Oysters were challenged with the Dermo parasite. Biological samples from oysters with several tissues with and without infection were for the construction of normalized libraries. mRNA was extracted and isolated. A normalized and subtracted C. virginica cDNA library was constructed from pooled RNA isolated from hemocytes, mantle, gill, gonad and digestive tract, muscle, and a whole juvenile oyster. A total of 6,528 clones were sequenced from this library generating 5,542 high-quality EST sequences. Cluster analysis indicated the presence of 635 contigs and 4,053 singletons, generating a total of 4,688 unique sequences. About 46% (2,174) of the unique ESTs had significant hits (E value ≤ 1e-05) to the non-redundant protein database; 1,104 of which were annotated using Gene Ontology (GO) terms. A total of 35 microsatellites were identified from the ESTs, with 18 having sufficient flanking sequences for primer design. A total of 6,533 putative SNPs were also identified using all existing and the newly generated EST resources of the eastern oysters. These genome resources provide the material basis for microarray development, marker validation, and genetic linkage and QTL analysis. Bioinformatic analysis for the design of microarrays have been completed. We are working with Niblegen in the processes of microarray construction. Challenges have been completed, and the samples have been collected for use as probes from both a resistant and a susceptible line at various time points. RNA has been extracted for the making of probes.

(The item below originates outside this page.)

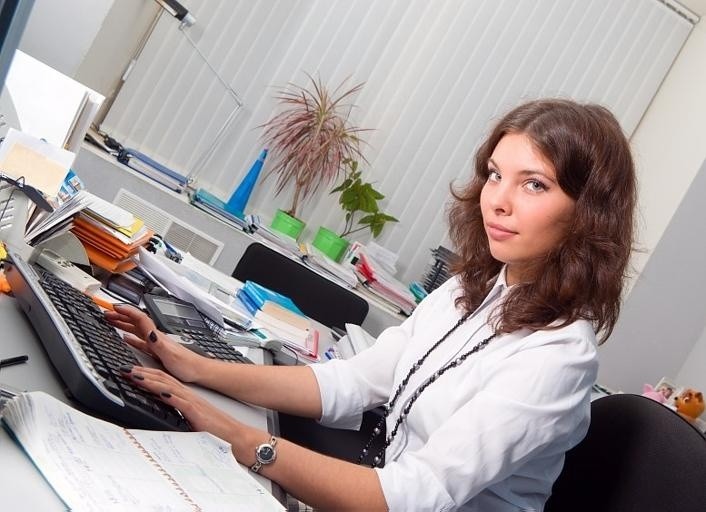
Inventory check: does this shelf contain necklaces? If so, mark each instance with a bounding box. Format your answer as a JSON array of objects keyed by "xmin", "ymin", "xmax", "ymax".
[{"xmin": 352, "ymin": 285, "xmax": 514, "ymax": 471}]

To determine molecular indicators of oysters after infection with dermo in relation to genetic background in resistance.
SSH subtraction cDNAs will be used to sequence ESTs that will be used to develop microarray technology. The microarrays will be used to analyze differentially expressed genes in oysters after infection with Dermo in resistance lines and susceptible lines. The results will then be compared for the analysis of molecular indicators for resistance.
Genome expression is responsible for performance traits such as disease resistance. We have identified oyster lines with various levels of resistance. Their genomic expression signatures are expected to be different accounting for the observed difference in resistance. This project will use microarray technology to reveal the genome expression differences.
Phenotypes such as resistance or susceptibility are controlled by genes and their expression. Upon infection, a set of genes would be expected to be induced by infection, and many of them are produced for the purpose of defense. In this regard, the genes produced from a resistance line may be different from the genes expressed in a susceptible line. By comparing the differences in response, and between lines with different genetic background, genes important for defense and resistance may be identified.
This project has produced a high quality normalized cDNA library that can be further exploited for long term genome research of oysters. This project also generated a large number of ESTs, and the microarray technology in oysters. Though basic, such products will bring oyster disease research to a new level that will have a positive impact to the oyster industry.